Hi, I'm Nicola - welcome to a blog begun in 2012 about family travel around the world, without leaving the UK.

I love travel adventures, but to save cash and keep my family's carbon footprint lower, I dreamt up a unique stay-at-home travel experience. So far I've visited 110 countries... without leaving the UK. Join me exploring the next 86! Or have a look at the "countries" you can discover within the UK by scrolling the labels (below right). Here's to happy travel from our doorsteps.

Around 2018 I tried a new way of writing my family's and my own UK travel adventures. Britain is a brilliant place for a staycation, mini-break and day trips. It's also a fantastic place to explore so I've begun to write up reports of places that are easy to reach by public transport. And when they are not that easy to reach I'll offer some tips on how to get there.

See www.nicolabaird.com for info about the seven books I've written, a link to my other blog on thrifty, creative childcare (homemadekids.wordpress.com) or to contact me.

Sunday, 29 July 2007

Next stop Hexham for Hadrian's Wall

Nicola, Pete, Lola and Nell want to travel the world with a difference. We hope to get a taste of many countries without adding to climate change (with needless emissions from aeroplanes) or having to waste hours of holiday time in airport terminals. We hope our adventures inspire you to take a Grand Tour of your neighbourhood whatever the weather. This post is from Nicola

Hexham – voted best market town to live in by Country Life readers in 2005 and I’m sure they’d think the same again bar the staggering property prices and lack of homes with gardens – is a brilliant town. It’s very nearly the centre of Britain, though this honour is more truthfully held by its neighbour, Haltwhistle. You can even wine, dine and crash at the Centre of Britain Hotel there, see http://www.centre-of-britain.org.uk/. It has a station with links to Carlisle and Newcastle and loads of independent shops. I’ve already bought mohair socks and nettle cheese – both local specialities and eaten at the excellent Dipton Mill Inn which serves Hexhamshire beers and local cheeses, a genuine cheesey pub...
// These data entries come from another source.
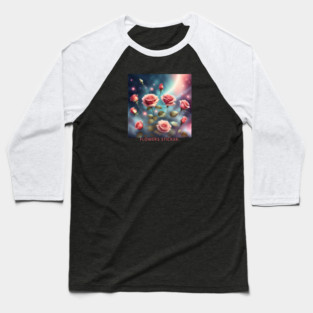 Flowers Lover Baseball T-Shirt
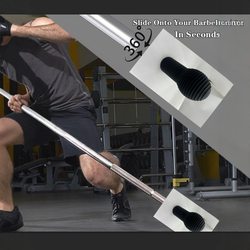 Barbell Bar, Barrel Rack, Landmine Rack, Barbell Explosive Power, Core Strength, Deadlift, Rowing, Abdominal Muscles, Back Muscles, Fitness Equipment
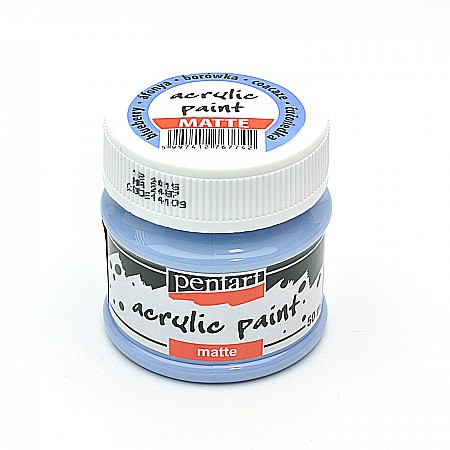 Culori Acrilice Mate - CA ACRIL PENTART MAT 50ML BLUEBERRY 7742/14109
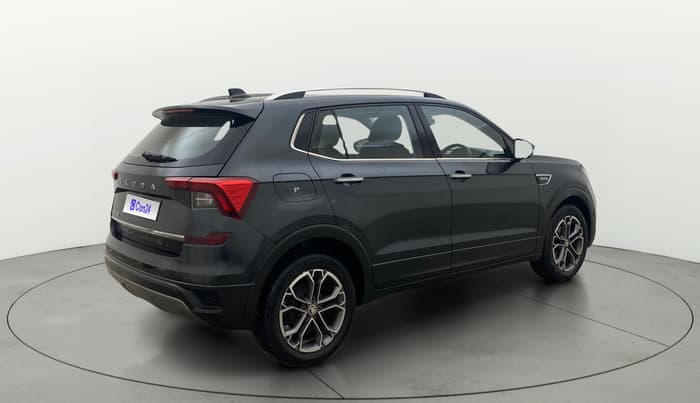 2021 Skoda KUSHAQ STYLE 1.0L TSI AT (6 AIRBAGS), Petrol, Automatic, 59,630 km, Right Back Diagonal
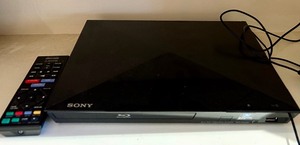 lot 129A image: Sony DVD Player with Remote
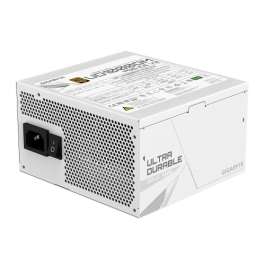 GIGABYTE UD1000GM PG5 V2 ICE Fuente de Alimentación 1000W 80 PLUS Gold ATX 3.1 Modular Color Blanco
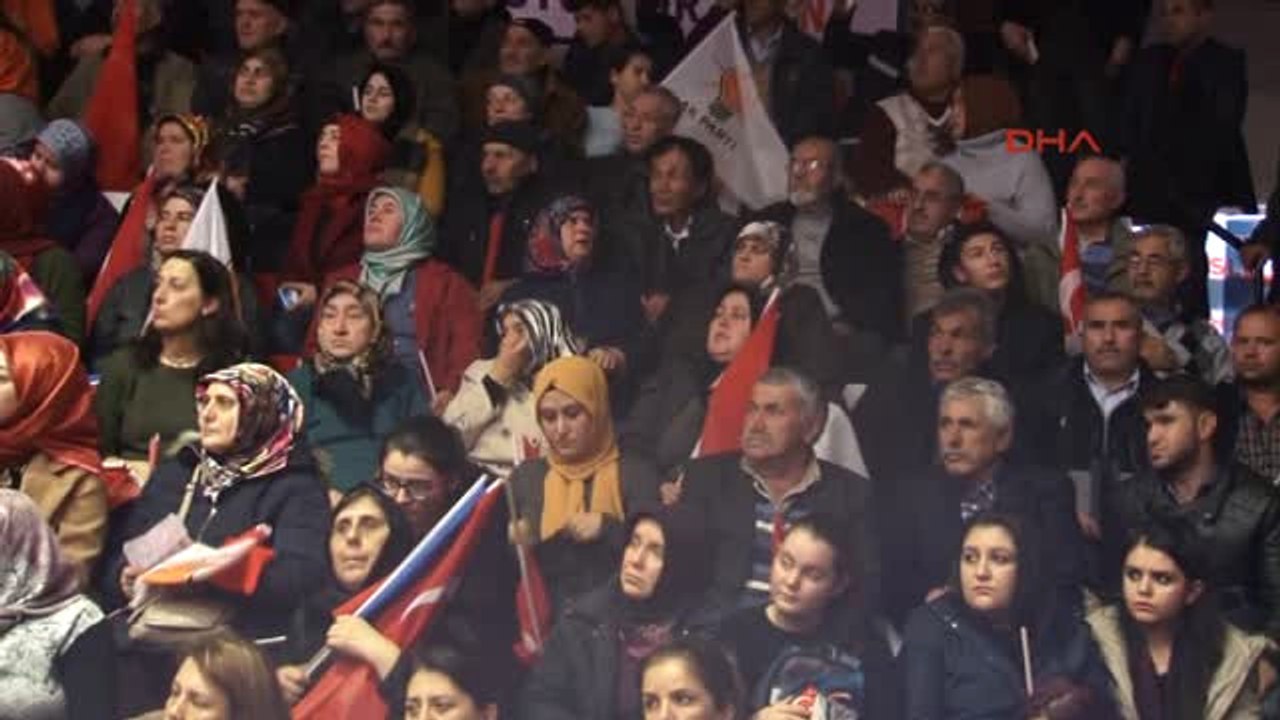 Uşak Cumhurbaşkanı Recep Tayyip Erdoğan Uşak'ta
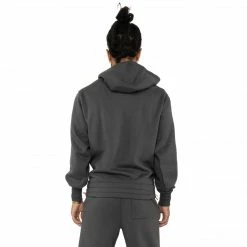 EPTM. EPTM HYPER FLEECE HOODIE- CHARCOAL HOODIES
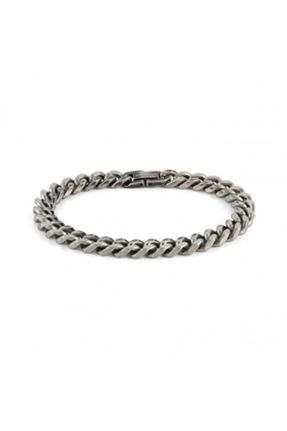 دستبند استیل متالیک مردانه فولاد ( استیل ) کد 737037577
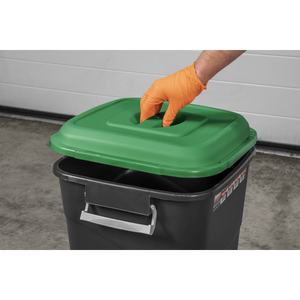 Sealey BM50G Refuse/Storage Bin 50L - Green - additional view 8
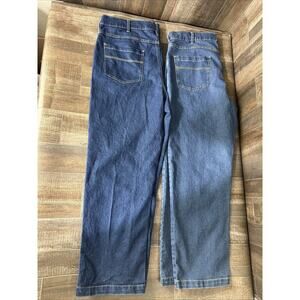 Lot Of 2 Duke Authentic Fit Jeans‎ Size 38/M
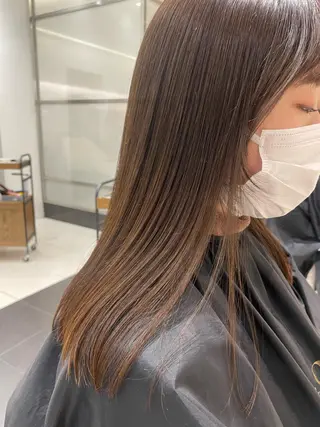 ロング パーマ BiBi 武田 あやのヘアスタイル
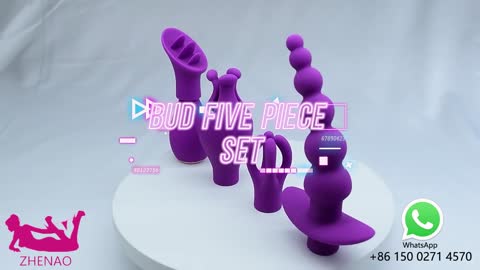 New Four piece suit electric Masturbator Vagina Clitoris Vibrator reviews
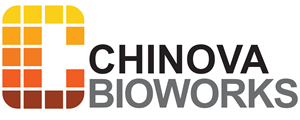 Chinova Bioworks logo.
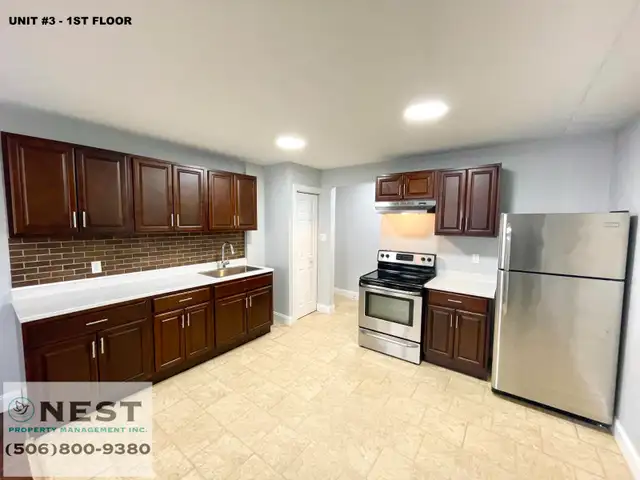 ⭐ Centrally Located 2 BEDS / 1 BATH Apartments in Moncton ⭐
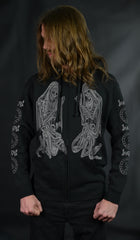 INCANTATION - Deliverance Of Horrific Prophecies (Zip-Up Hooded Sweat Shirt)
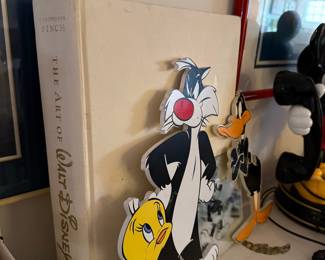 Looney Tunes Sylvester and Tweety Cardboard Cutouts
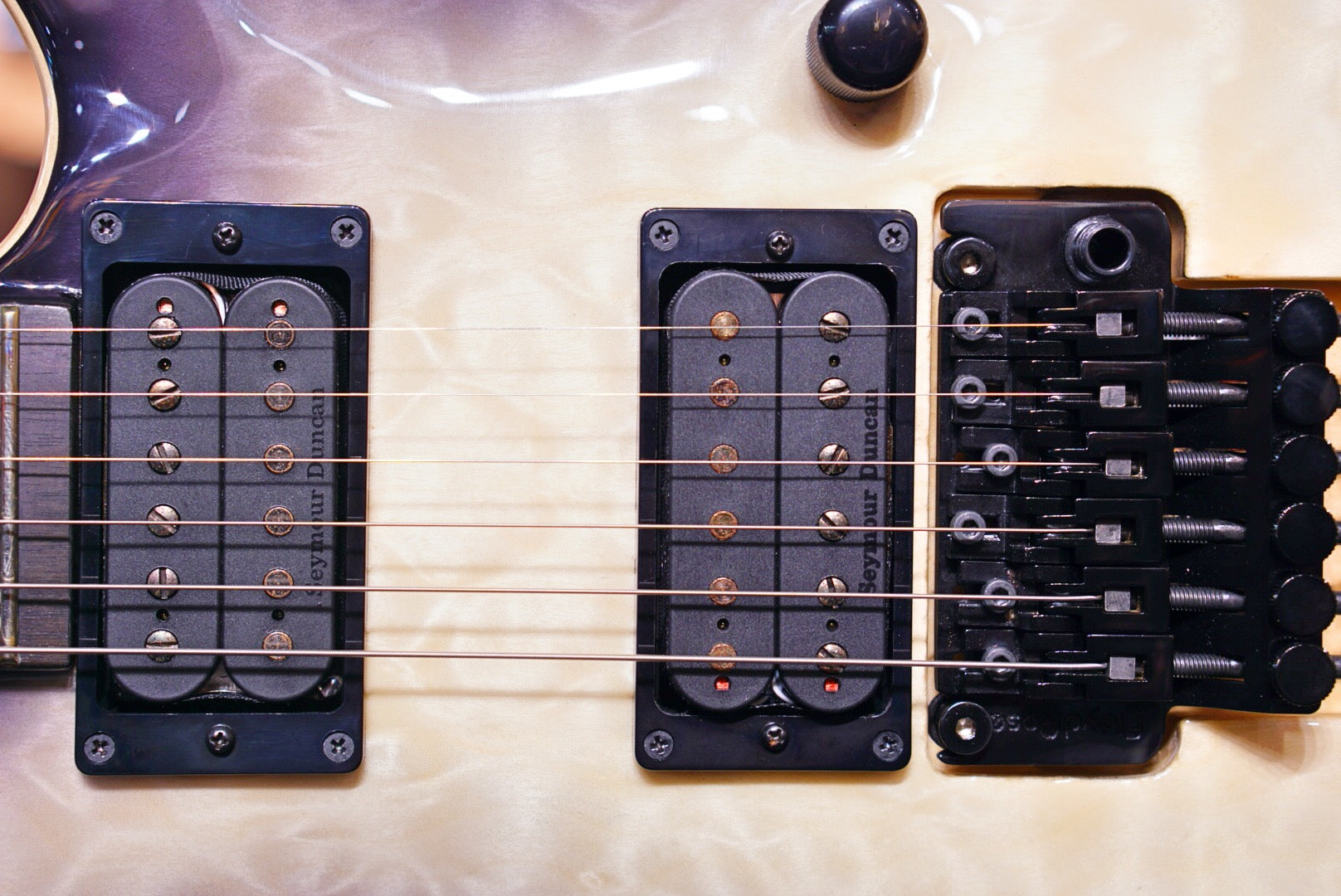 ESP E-II HORIZON BLACK NATURAL BURST ES7566193 - HIENDGUITAR E-II GUITAR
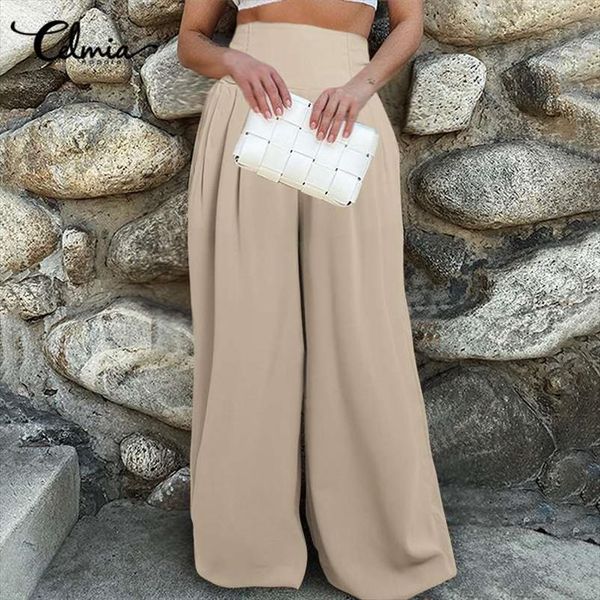 5xl women plus size long pants fashion elastic high waist knoted trousers solid casual loose wide leg palazzo pantalones, Black;white
5xl women plus size long pants fashion elastic high waist knoted trousers solid casual loose wide leg palazzo pantalones, Black;white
We arrived via the train station - the second oldest in England - but there's still the Abbey to look around, and Hadrian's Wall to walk (using the wittily named AD122 bus [clue: it's the same number as the year Hadrian visited Britain and commissioned the wall]) but we have had time to visit the Old Gaol http://www.tynedaleheritage.org/ which is the most disabled-access friendly museum I’ve ever been in despite being built in 1332. It had a lift taking you to the dungeons and then up two floors in a bid to explain why the Archbishop of York and later the March Wardens needed a purpose built jail – the first in England – in Hexham. Yet again it seems to hang on the activities of the Border Reivers doing reprisal raids and cattle thieving in the debatable lands.